From Kant to Kierkegaard, from Hegel to Heidegger, continental philosophers have indelibly shaped the trajectory of Western thought since the eighteenth century. Although much has been written about these monumental thinkers, students and scholars lack a definitive guide to the entire scope of the continental tradition. The most comprehensive reference work to date, this eight-volume History of Continental Philosophy will both encapsulate the subject and reorient our understanding of it. Beginning with an overview of Kant’s philosophy and its initial reception, the History traces the evolution of continental philosophy through major figures as well as movements such as existentialism, phenomenology, hermeneutics, and poststructuralism. The final volume outlines the current state of the field, bringing the work of both historical and modern thinkers to bear on such contemporary topics as feminism, globalization, and the environment. Throughout, the volumes examine important philosophical figures and developments in their historical, political, and cultural contexts.

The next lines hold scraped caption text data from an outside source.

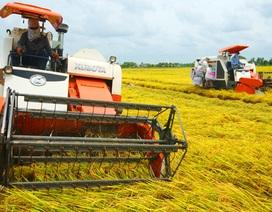 Những nông dân trẻ sáng tạo với công nghệ mới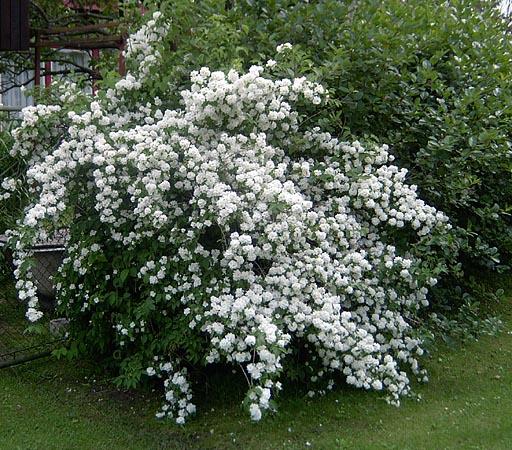 Декоративные деревья и кустарники для дачи недорого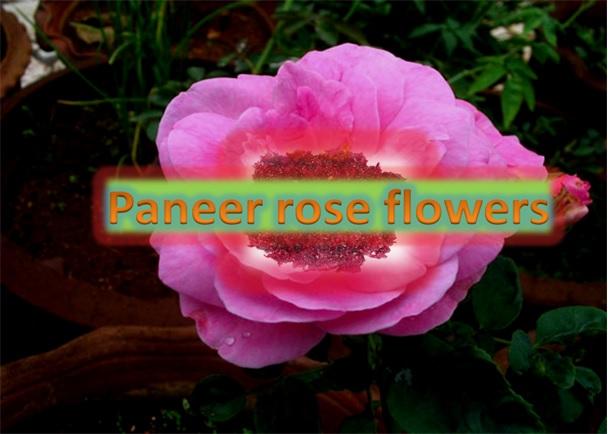 Paneer Rose Flower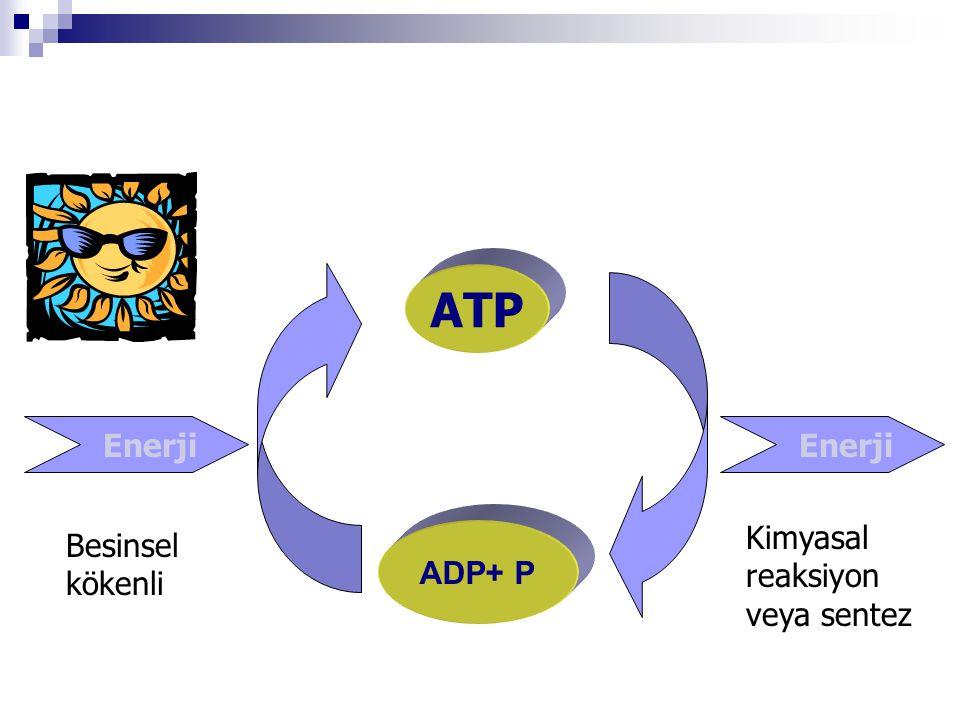 ATP ADP+ P Enerji Besinsel kökenli Kimyasal reaksiyon veya sentez
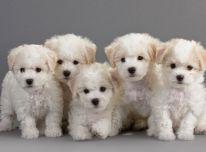 Bichon Frise šuniukai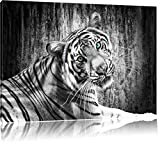 schöner neugieriger Tiger schwarz/weiß Format: 80x60 auf Leinwand, XXL riesige Bilder fertig gerahmt mit Keilrahmen, Kunstdruck auf Wandbild mit Rahmen, günstiger als Gemälde oder Ölbild, kein Poster oder Plakat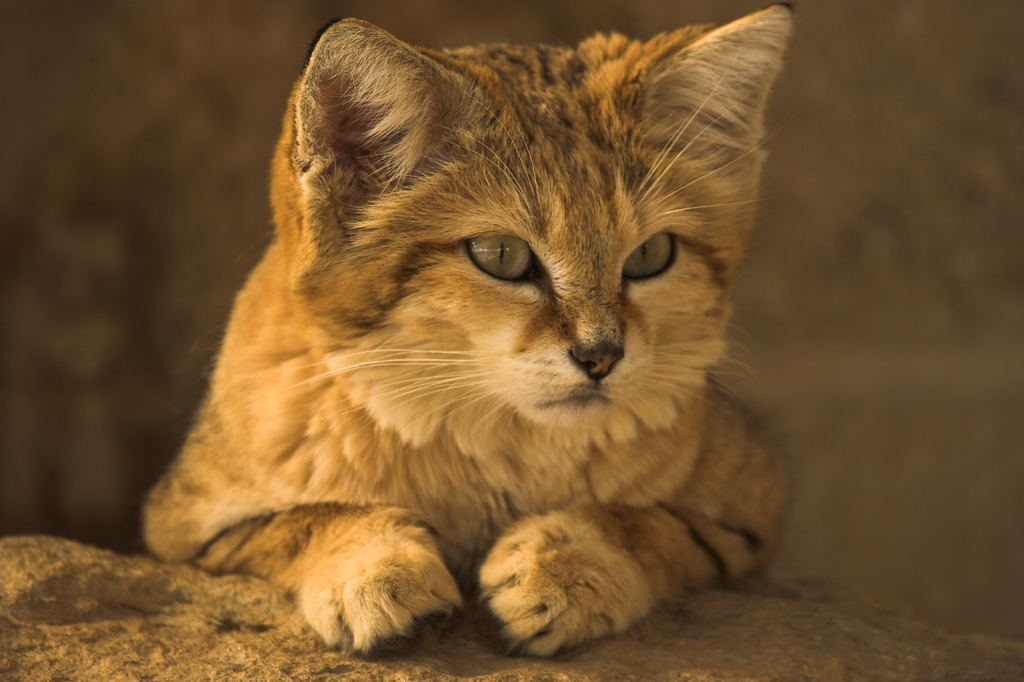 http://animalworld.com.ua/images/2011/August/Animals/Felis-margarita/Felis-margarita_1.jpg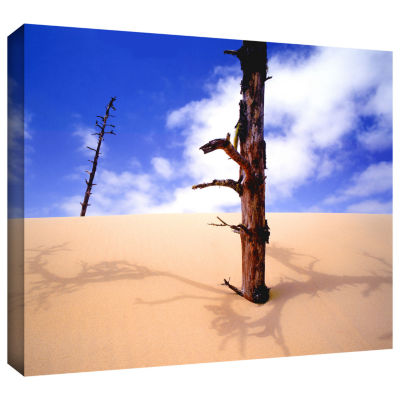 Brushstone Oregon Dunes Noon Gallery Wrapped Canvas Wall Art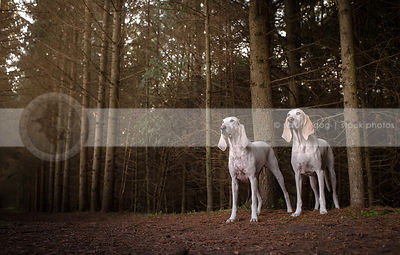 two large white hounds standing together in pine forest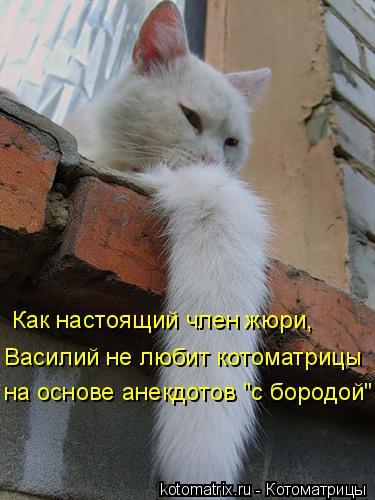 """Котоматрица: Как настоящий член жюри, Василий не любит котоматрицы на основе анекдотов """"с бородой"""""""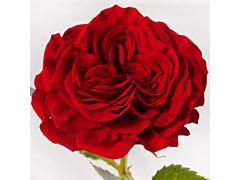 Garden Rose Mayra Red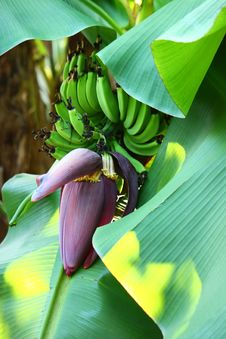 Banana Blossom Royalty Free Stock Photo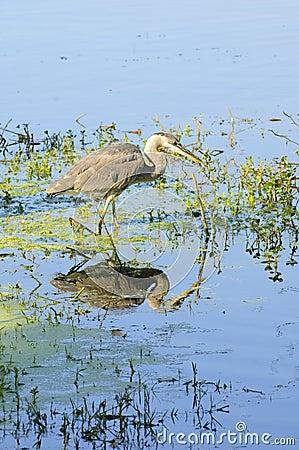 伟大蓝色的苍鹭的巢偷偷靠近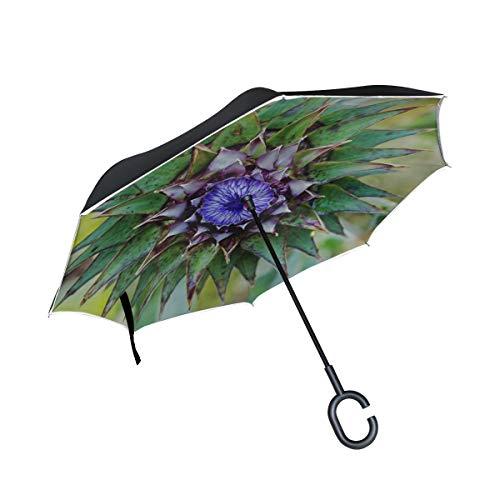 Paraguas Escoces marca Chawzie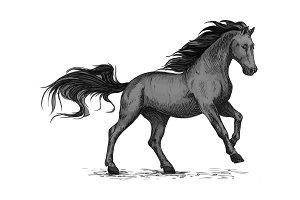 Running black horse for equestrian sport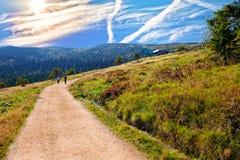 Mountain trail in Karkonosze stock photos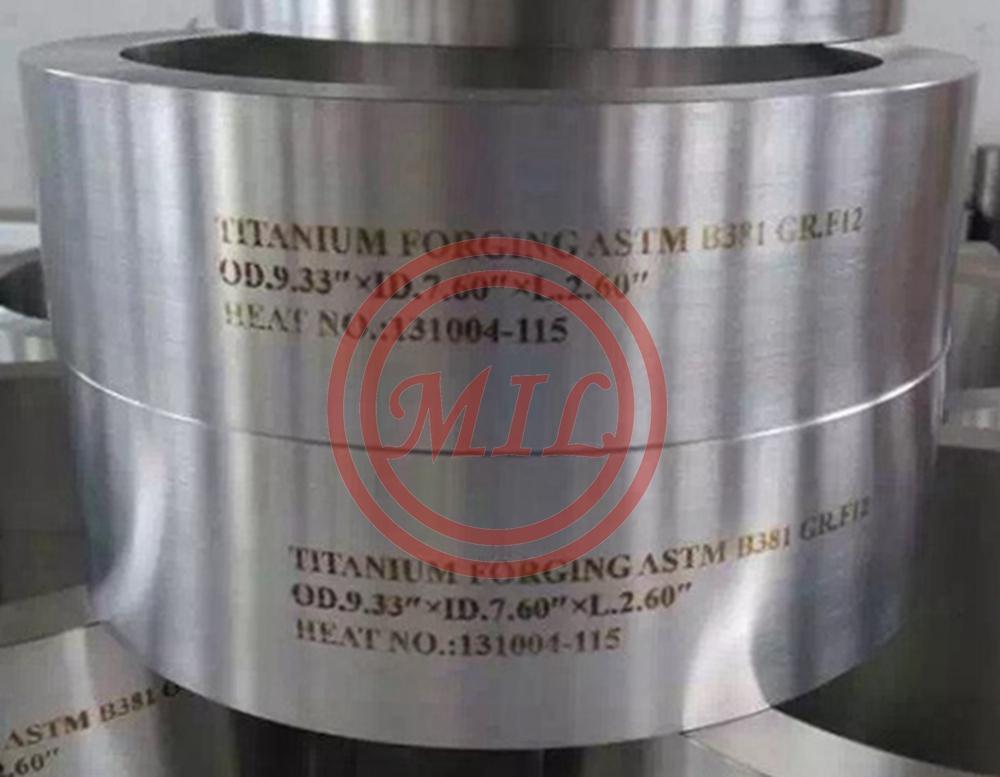 Titanium Forged Ring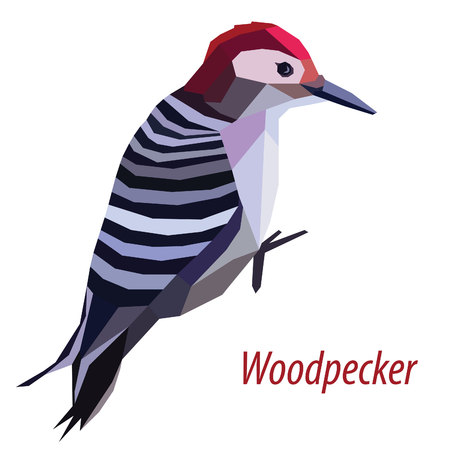 colorful woodpecker bird low poly design isolated on white background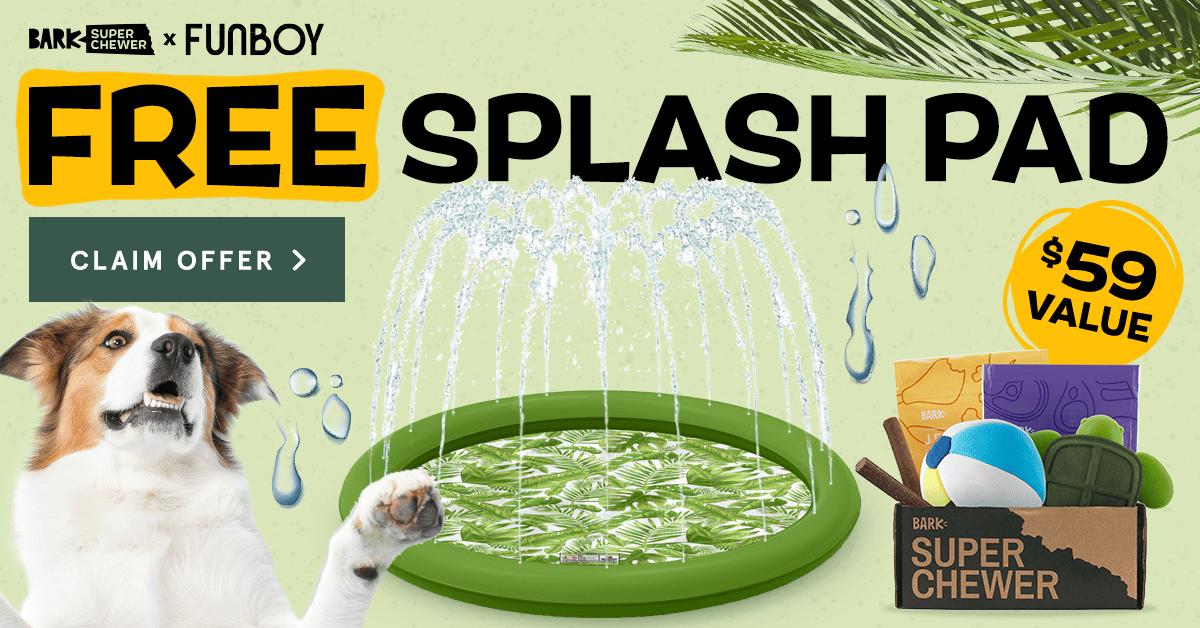 BarkBox Coupon Code: Free FUNBOY Splash Pad!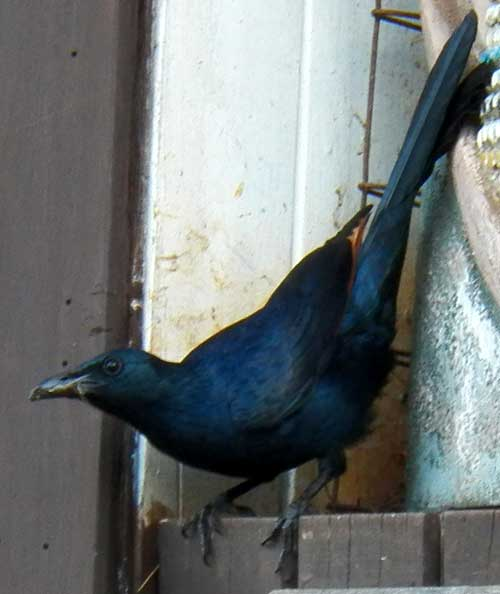 Red-winged Starling, Onychognathus morio, photo © by Michael Plagens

The first reference of its kind, A History of Continental Philosophy has been written and edited by internationally recognized experts with a commitment to explaining complex thinkers, texts, and movements in rigorous yet jargon-free essays suitable for both undergraduates and seasoned specialists. These volumes also elucidate ongoing debates about the nature of continental and analytic philosophy, surveying the distinctive, sometimes overlapping characteristics and approaches of each tradition. Featuring helpful overviews of major topics and plotting road maps to their underlying contexts, A History of Continental Philosophy is destined to be the resource of first and last resort for students and scholars alike.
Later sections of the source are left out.